If these sources could be set up in such a way as contain and therefore collect this gas, then, could the gas be used as a fuel to supply heat and power to large users of energy? I am thinking in terms of hospitals, schools and other municipal buildings. Alternatively could this supply power to the national grid?
1. Methane is a greenhouse gas, and its removal from the atmosphere would help to keep the eco-terrorists happy.
2. Sewerage plants are already secure in terms of leakage at ground level to stop pollution. Only the top would need ‘fixing’, and the installation of pumps and tanks to receive the gas.
3. Farms that concentrate on animal husbandry should already have some measures in place for the containment and basic treatment of effluent, and would require some upgrading, but that should be easily defined. Operations that house pigs and poultry (as opposed to ‘free-range) should be easier to deal with as they tend to be a ‘closed’ environment.
4. Household waste dumps are more difficult because of their size, but if the idea was planned in at the initial stages, it becomes a possibility. One major benefit would be the reduced fire risk, another would be that the dump would have to be managed actively while dumping is going on, giving the chance to sort into different areas the types of waste that would produce high and low outputs of gas."
The GOS says: Nah, that’ll never work – much too sensible. We could try just shooting all the polar bears – they fart, don’t they?

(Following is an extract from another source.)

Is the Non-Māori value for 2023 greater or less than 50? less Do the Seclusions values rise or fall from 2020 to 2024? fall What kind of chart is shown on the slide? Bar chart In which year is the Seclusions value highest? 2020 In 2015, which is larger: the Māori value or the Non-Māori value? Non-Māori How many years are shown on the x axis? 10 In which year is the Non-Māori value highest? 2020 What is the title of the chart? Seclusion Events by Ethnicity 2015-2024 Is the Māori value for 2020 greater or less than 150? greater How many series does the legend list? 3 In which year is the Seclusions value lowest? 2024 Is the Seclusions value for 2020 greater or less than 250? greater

Above I used the term "tidal waves" to describe tsunamis, and I await the first email taking me to task and telling me that tsunamis aren't caused by the tides, though waves like the Severn Bore certainly are.
So just in case you are one of those with digits poised to write the first email, let me point out that the word "tide" is by no means exact or exclusive. One use of the word is to describe the regular rise and fall of the oceans because of the gravitational influence of sun and moon, true enough.
But the word can mean other things as well. "There is a tide in the affairs of men" is a well-known Shakespearean quote which certainly doesn't suggest something that happens day in, day out, but a less regular opportunity that must be seized whenever it occurs. In the 1830s a "tide" of revolutionary fervour swept across Europe - but not twice a day.
And at Christmas when we sing of "glad tidings", we mean "good news". And sorry, but to anyone who lives near the sea or sails upon it, the flood tide and the ebb tide aren't exactly news. These glad tidings happened just the once.
So calm down, close your email, and go and make a cup of tea.